5) Es necesario que los centros de educación superior emprendan funciones complementarias con otras instituciones públicas y agentes privados. El papel mediador y facilitador de la universidad debería llevarla a no orientarse hacia adentro, sino hacia fuera, como un intermediario a nivel global, actuando como colaborador, cliente, contratante y agente de los servicios de educación superior.
6) Es fundamental cambiar el estilo de dirección y administración. Las nuevas tecnologías están proporcionando sistemas de información para apoyar a la enseñanza. Ante un entorno crecientemente global y competitivo, la universidad enfrenta oportunidades y amenazas en el contexto de las tecnologías de la información, las cuales desempeñan un papel crucial en el incremento de su competitividad. La universidad digital, mediante el uso de sistemas de software de planificación de recursos empresariales (ERP), hace más eficientes sus procesos internos y optimiza el manejo de recursos (sede electrónica, registro telemático, archivo electrónico, firma digital), además de contribuir a la formación a distancia.
7) Los equipos de investigación han de romper las barreras disciplinarias, institucionales y nacionales. Dado el crecimiento de la ciencia a gran escala, los esfuerzos individuales o de pequeños grupos cada vez disponen de menos recursos y tienen un impacto menos significativo en la producción de conocimiento.
8) El resultado más importante de todos estos procesos es el surgimiento de una nueva universidad, diferente de la anterior no tanto en términos de tecnologías, estructuras o procesos, sino en términos de su grado de autoconocimiento.
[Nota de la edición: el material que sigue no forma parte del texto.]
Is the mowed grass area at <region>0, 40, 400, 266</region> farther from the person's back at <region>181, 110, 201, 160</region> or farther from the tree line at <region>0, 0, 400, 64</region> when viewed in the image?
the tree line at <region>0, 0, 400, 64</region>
Como las universidades han perdido el monopolio del conocimiento sobre el mundo, tienen una nueva oportunidad, desdeñada tradicionalmente por peregrina– el conocimiento sobre sí mismas para adecuar las nuevas tecnologías a sus características específicas y aplicarlas en contextos locales fortaleciendo así la conciencia cívica.

[1] Bill Readings, The University in Ruins, Cambridge, Harvard University Press, 1996.
[2] Frank Bryce McCluskey, Melanie Lynn Winter, The Idea of the Digital University: Ancient Traditions, Disruptive Technologies and the Battle for the Soul of Higher Education, Policy Studies Organization / Westphalia Press, Washington, DC, 2012.
[3] James Cornford, Neil Pollock, Putting the University Online: Information, Technology, and Organizational Change, Buckingham / Philadelphia, Society for Research into Higher Education & Open University Press, 2003.
[4] La Ley 1/2013, de 10 de octubre, de Aprendizaje a lo Largo de la Vida, aprobada por el Parlamento Vasco, señala que el impulso del aprendizaje a lo largo de la vida es un factor transformador decisivo que permita convertir a Europa en una sociedad y en una economía del conocimiento avanzadas, más participativa, multicultural y sostenible.